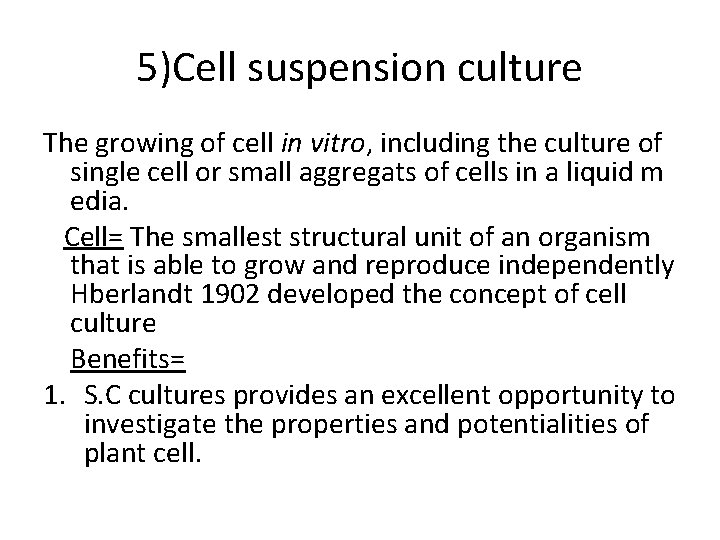 5)Cell suspension culture

The growing of cell in vitro, including the culture of single cell or small aggregats of cells in a liquid m edia.

Cell= The smallest structural unit of an organism that is able to grow and reproduce independently Hberlandt 1902 developed the concept of cell culture

Benefits=

1. S.C cultures provides an excellent opportunity to investigate the properties and potentialities of plant cell.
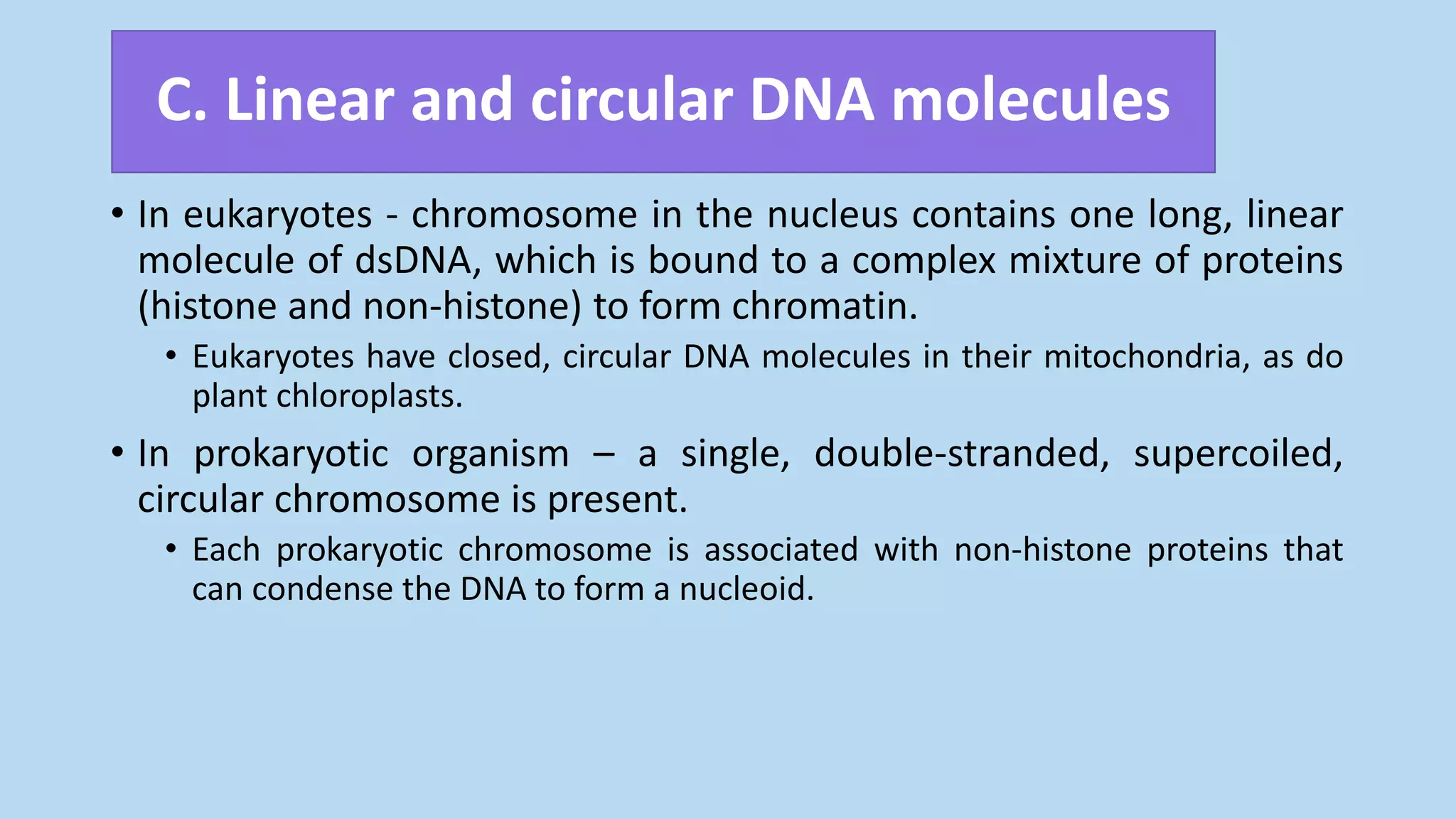 C. Linear and circular DNA molecules

• In eukaryotes - chromosome in the nucleus contains one long, linear molecule of dsDNA, which is bound to a complex mixture of proteins (histone and non-histone) to form chromatin.

• Eukaryotes have closed, circular DNA molecules in their mitochondria, as do plant chloroplasts.

• In prokaryotic organism – a single, double-stranded, supercoiled, circular chromosome is present.

• Each prokaryotic chromosome is associated with non-histone proteins that can condense the DNA to form a nucleoid.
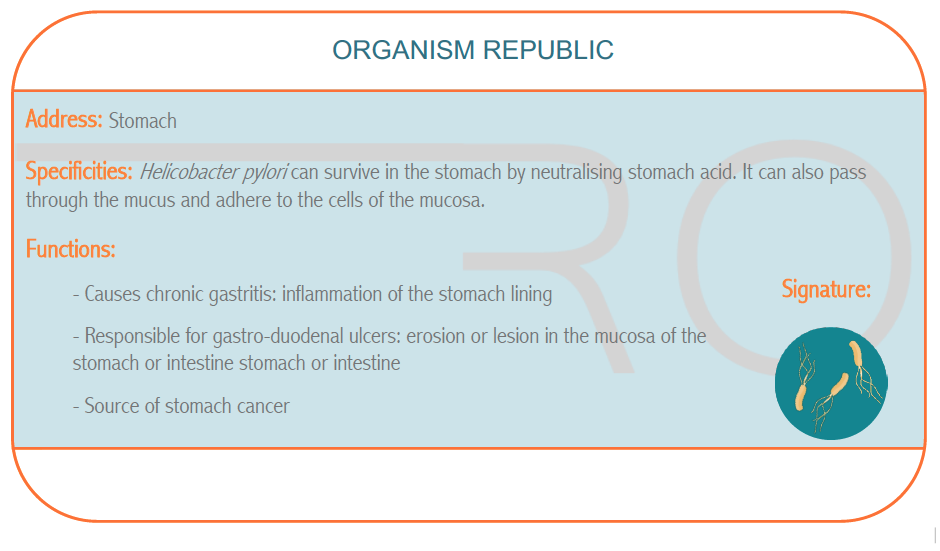 ORGANISM REPUBLIC

Address: Stomach

Specificities: Helicobacter pylori can survive in the stomach by neutralising stomach acid. It can also pass through the mucus and adhere to the cells of the mucosa.

Functions:

- Causes chronic gastritis: inflammation of the stomach lining

- Responsible for gastro-duodenal ulcers: erosion or lesion in the mucosa of the stomach or intestine stomach or intestine

- Source of stomach cancer

Signature:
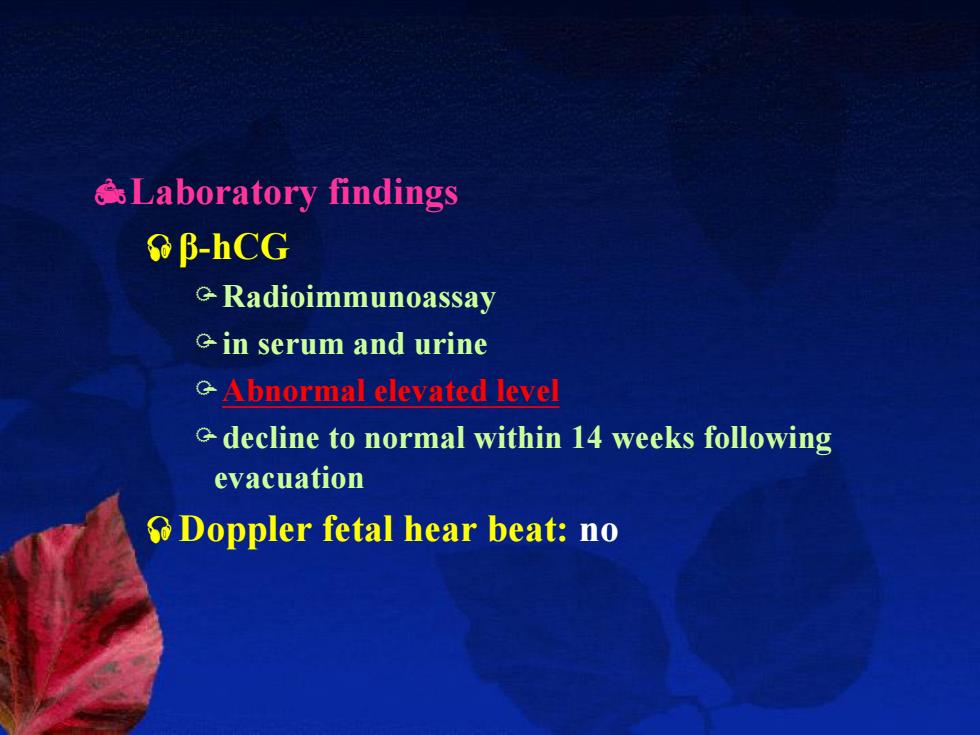 Laboratory findings

β-hCG

Radioimmunoassay

in serum and urine

Abnormal elevated level

decline to normal within 14 weeks following evacuation

Doppler fetal hear beat: no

★ ★ ★

What you need to do. Using the material above, find each line that holds "mucosa" and copy that line.

Solution.
Specificities: Helicobacter pylori can survive in the stomach by neutralising stomach acid. It can also pass through the mucus and adhere to the cells of the mucosa.
- Responsible for gastro-duodenal ulcers: erosion or lesion in the mucosa of the stomach or intestine stomach or intestine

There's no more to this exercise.